When using existing AI models to generate training data for new models, there's a risk of creating an echo chamber effect where the new model simply learns to replicate the limitations and biases of the generating model. This can lead to a degradation of quality across generations of models. It can be also difficult to verify that synthetic data accurately represents real-world scenarios and edge cases. Organizations need robust validation processes to ensure that models trained on synthetic data will generalize effectively to real-world applications. There's a reason that you're admonished to check all LLM output for accuracy as they can give incorrect information. If this incorrect information winds up being taken as factual during training, it can be even more devastating as now it is part of the model and may be given much more frequently instead of a probabilistic one-off.

Lack of Real-World Context

It can be difficult to verify that synthetic data accurately represents real-world scenarios and edge cases. Organizations need robust validation processes to ensure that models trained on synthetic data will generalize effectively to real-world applications.

High and Low-Effectiveness Domains

Programming and code generation represent one of the most successful applications of synthetic data. The structured nature of programming languages, clear syntax rules, and well-defined patterns make it easier to generate high-quality synthetic examples. Companies can generate variations of coding problems and solutions that maintain semantic correctness while introducing meaningful diversity in implementation approaches.

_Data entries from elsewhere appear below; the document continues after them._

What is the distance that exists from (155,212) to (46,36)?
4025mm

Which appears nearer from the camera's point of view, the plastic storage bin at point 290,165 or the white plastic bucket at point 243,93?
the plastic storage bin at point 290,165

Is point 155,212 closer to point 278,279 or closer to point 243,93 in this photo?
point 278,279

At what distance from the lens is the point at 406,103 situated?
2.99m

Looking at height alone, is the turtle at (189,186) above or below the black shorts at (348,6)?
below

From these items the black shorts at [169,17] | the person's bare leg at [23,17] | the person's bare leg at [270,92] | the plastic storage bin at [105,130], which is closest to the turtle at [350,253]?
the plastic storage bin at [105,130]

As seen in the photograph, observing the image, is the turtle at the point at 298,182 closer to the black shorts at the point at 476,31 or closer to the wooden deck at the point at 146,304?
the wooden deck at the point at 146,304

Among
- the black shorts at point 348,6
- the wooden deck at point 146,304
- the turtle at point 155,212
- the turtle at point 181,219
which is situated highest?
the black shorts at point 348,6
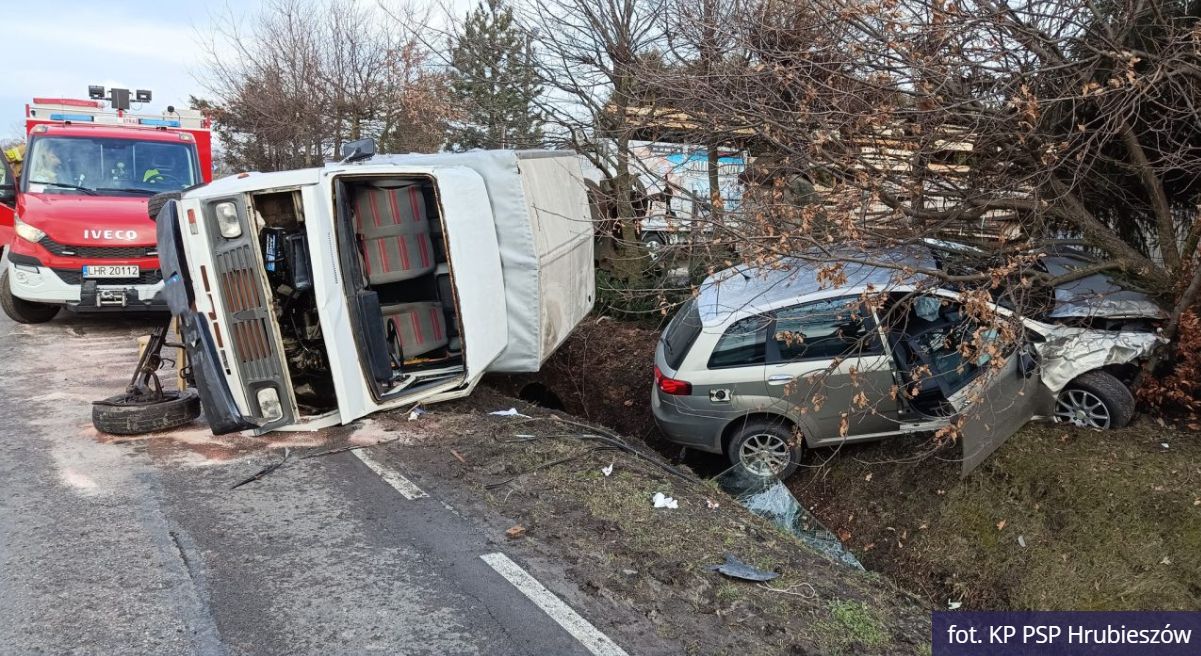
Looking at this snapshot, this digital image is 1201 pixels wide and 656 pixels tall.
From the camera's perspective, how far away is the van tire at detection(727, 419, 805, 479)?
7320 mm

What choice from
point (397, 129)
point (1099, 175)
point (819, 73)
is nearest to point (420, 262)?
point (819, 73)

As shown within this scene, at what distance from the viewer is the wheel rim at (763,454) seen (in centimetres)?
741

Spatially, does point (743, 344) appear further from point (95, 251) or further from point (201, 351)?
point (95, 251)

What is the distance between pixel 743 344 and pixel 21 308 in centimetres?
953

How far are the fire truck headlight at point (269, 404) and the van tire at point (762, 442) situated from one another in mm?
3689

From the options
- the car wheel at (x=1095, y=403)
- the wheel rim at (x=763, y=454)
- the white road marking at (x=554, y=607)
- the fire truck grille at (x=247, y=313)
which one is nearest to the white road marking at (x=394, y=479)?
the fire truck grille at (x=247, y=313)

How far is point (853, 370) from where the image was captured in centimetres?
613

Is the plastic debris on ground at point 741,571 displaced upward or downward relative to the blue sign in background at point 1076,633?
upward

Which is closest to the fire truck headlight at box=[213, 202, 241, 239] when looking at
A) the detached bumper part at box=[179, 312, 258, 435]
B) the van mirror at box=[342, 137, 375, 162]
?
the detached bumper part at box=[179, 312, 258, 435]

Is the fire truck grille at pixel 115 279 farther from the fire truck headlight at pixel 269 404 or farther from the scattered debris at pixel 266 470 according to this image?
the scattered debris at pixel 266 470

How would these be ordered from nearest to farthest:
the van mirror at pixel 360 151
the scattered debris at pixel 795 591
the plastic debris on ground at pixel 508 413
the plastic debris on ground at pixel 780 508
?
the scattered debris at pixel 795 591 → the plastic debris on ground at pixel 780 508 → the plastic debris on ground at pixel 508 413 → the van mirror at pixel 360 151

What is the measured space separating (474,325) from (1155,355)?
209 inches

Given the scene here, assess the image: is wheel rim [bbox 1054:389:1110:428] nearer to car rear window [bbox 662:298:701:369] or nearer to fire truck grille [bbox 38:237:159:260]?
car rear window [bbox 662:298:701:369]

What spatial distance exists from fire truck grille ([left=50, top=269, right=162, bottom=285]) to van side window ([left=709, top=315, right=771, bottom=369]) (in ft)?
23.6
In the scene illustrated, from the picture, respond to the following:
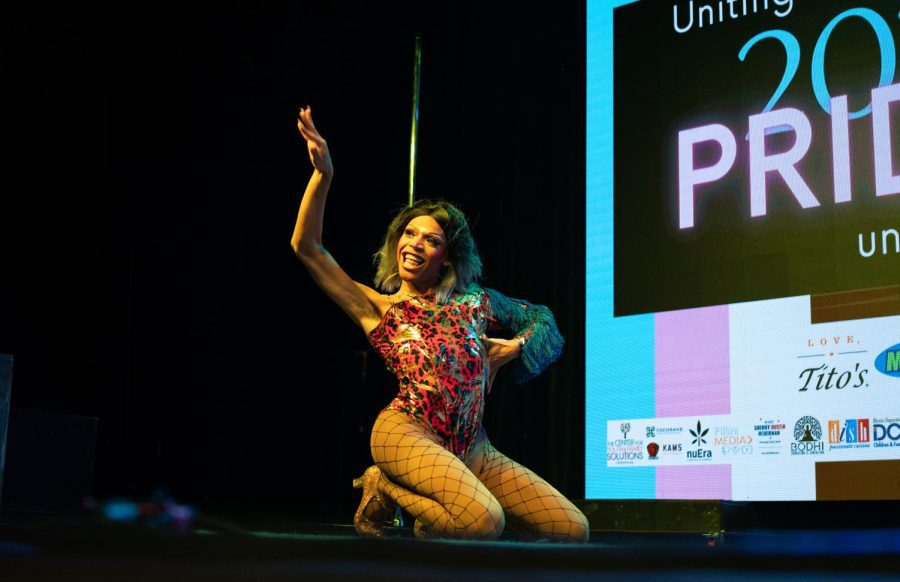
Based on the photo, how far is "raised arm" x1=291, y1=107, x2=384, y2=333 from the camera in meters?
2.03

Cultural and creative writing represents an area where synthetic data often falls short. The subtle cultural references, creative expression, and artistic elements that make writing engaging are difficult to replicate synthetically. Models trained primarily on synthetic creative content often produce generic or derivative outputs.

So, in short, the more structured and predictable your use case is, the more synthetic data is likely to be a benefit. There are conventions and rules that software engineering has decided on that people generally follow. The more unpredictable and spontaneous, the more likely it is to be a detriment - creative writing, poetry, etc. is where a model like Mistral Small 3 that doesn't use synthetic data is likely to shine.

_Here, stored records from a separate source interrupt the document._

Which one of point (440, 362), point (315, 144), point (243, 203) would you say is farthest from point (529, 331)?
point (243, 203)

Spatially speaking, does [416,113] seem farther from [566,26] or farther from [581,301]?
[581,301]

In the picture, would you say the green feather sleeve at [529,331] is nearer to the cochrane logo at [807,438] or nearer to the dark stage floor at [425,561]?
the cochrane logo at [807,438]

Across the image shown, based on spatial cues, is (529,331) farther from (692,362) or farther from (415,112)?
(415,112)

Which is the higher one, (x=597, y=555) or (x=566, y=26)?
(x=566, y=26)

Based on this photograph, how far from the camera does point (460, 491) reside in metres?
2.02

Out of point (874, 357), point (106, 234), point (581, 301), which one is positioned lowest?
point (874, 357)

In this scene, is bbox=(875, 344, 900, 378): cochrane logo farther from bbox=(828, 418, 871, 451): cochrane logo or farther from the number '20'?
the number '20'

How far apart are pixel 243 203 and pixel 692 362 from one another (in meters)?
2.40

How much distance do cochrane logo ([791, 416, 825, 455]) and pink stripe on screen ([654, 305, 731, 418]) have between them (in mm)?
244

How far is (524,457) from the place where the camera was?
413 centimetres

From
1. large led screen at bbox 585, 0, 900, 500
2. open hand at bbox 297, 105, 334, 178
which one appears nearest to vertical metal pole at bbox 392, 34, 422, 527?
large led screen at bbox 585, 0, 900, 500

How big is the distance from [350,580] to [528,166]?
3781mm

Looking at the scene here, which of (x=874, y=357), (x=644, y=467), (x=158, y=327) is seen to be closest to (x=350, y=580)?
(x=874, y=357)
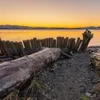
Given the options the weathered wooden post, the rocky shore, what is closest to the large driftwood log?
the rocky shore

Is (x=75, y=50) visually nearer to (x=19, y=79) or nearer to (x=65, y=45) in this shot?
(x=65, y=45)

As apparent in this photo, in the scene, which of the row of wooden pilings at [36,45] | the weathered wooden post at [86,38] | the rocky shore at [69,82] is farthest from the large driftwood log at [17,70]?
the weathered wooden post at [86,38]

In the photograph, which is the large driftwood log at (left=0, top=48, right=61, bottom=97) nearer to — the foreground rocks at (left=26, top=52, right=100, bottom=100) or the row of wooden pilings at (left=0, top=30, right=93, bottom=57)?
the foreground rocks at (left=26, top=52, right=100, bottom=100)

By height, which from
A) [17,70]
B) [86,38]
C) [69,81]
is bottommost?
[86,38]

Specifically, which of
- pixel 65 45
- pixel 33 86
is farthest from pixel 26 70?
pixel 65 45

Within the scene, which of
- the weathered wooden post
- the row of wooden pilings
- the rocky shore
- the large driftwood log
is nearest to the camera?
the large driftwood log

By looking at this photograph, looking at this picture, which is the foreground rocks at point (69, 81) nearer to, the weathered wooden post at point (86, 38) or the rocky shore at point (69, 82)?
the rocky shore at point (69, 82)

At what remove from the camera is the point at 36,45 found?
1034 centimetres

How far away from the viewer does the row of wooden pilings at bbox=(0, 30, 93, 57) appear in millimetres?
9531

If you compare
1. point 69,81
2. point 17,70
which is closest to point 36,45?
Result: point 69,81

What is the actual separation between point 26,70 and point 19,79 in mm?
579

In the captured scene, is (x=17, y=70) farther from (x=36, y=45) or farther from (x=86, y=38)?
(x=86, y=38)

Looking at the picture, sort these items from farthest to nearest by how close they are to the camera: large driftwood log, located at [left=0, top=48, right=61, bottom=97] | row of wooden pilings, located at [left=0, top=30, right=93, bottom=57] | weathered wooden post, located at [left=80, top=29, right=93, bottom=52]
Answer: weathered wooden post, located at [left=80, top=29, right=93, bottom=52], row of wooden pilings, located at [left=0, top=30, right=93, bottom=57], large driftwood log, located at [left=0, top=48, right=61, bottom=97]

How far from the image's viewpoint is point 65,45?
11.1 m
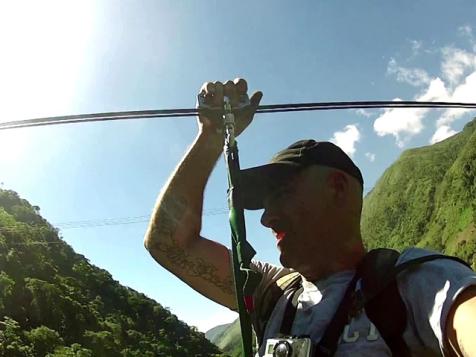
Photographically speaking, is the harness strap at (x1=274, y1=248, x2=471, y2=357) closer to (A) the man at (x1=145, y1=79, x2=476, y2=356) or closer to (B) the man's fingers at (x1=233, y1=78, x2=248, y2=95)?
(A) the man at (x1=145, y1=79, x2=476, y2=356)

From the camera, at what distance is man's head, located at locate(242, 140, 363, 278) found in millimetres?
3742

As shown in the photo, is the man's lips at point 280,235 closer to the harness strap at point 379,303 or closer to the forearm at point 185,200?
the harness strap at point 379,303

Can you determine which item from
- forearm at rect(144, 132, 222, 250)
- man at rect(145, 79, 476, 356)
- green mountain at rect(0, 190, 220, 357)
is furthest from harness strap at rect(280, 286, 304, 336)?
green mountain at rect(0, 190, 220, 357)

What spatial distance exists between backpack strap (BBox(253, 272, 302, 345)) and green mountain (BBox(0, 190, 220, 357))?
104 meters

Running Mistral-Small-3 on RunPod

You can run Mistral-Small-3 in serverless by just going to your Serverless console, plugging in the HF path and your access token (since it's a gated model) and off you go.

If you'd rather run it into a pod, I'd recommend text-generation-webui as a good starting point for ease of use - we have a blog on how to deploy a model here.

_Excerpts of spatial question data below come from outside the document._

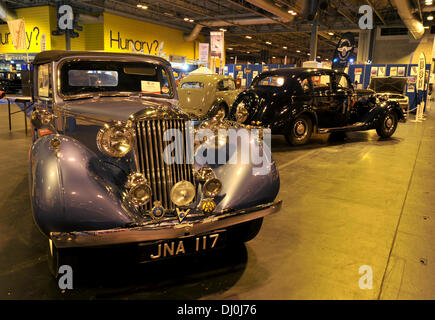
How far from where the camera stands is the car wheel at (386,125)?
8305 mm

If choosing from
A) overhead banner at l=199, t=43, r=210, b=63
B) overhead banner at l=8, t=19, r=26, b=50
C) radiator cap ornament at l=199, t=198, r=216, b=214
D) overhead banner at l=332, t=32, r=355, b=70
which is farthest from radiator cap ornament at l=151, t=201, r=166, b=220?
overhead banner at l=199, t=43, r=210, b=63

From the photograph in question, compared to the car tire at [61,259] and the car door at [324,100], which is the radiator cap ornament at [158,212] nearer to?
the car tire at [61,259]

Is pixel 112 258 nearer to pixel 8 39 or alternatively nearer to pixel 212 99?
pixel 212 99

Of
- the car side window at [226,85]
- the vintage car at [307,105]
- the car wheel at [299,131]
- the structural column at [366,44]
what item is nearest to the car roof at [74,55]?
the vintage car at [307,105]

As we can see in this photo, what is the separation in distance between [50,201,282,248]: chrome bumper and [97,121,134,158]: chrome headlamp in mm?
567

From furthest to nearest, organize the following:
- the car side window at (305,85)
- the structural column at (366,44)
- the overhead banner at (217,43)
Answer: the structural column at (366,44)
the overhead banner at (217,43)
the car side window at (305,85)

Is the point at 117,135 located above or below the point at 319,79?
below

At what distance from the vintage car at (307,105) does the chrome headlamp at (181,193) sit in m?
4.80

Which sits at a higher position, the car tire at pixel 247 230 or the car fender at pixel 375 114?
the car fender at pixel 375 114

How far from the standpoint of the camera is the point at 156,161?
242 cm

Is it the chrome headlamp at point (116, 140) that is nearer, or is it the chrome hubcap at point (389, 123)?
the chrome headlamp at point (116, 140)
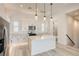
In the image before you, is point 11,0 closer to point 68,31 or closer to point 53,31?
point 53,31

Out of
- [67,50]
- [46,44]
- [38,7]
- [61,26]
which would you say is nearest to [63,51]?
[67,50]

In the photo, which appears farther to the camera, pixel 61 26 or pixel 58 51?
pixel 61 26

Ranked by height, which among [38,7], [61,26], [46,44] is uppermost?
[38,7]

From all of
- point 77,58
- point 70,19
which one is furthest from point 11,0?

Here's a table that shows how much VRAM that you would need for the model at various quant levels, along with the cheapest recommended GPU spec:

Quantization Level Memory Required Minimum NVIDIA GPU
Full (FP16/BF16) ~44 GB VRAM A6000, A40
8-bit (INT8) ~22-24 GB VRAM A5000
6-bit ~17-18 GB VRAM RTX A4500
4-bit (INT4) ~11-12 GB VRAM RTX A4000

Conclusion

Synthetic data is incredibly useful as a training tool, but the question is - is it right for you? Despite a higher parameter count, you may find an LLM's output unsatisfactory compared to a smaller model like this one that doesn't contain synthetic data. Hopefully, this inspires some food for thought and helps you make the best decision for your GPU spend.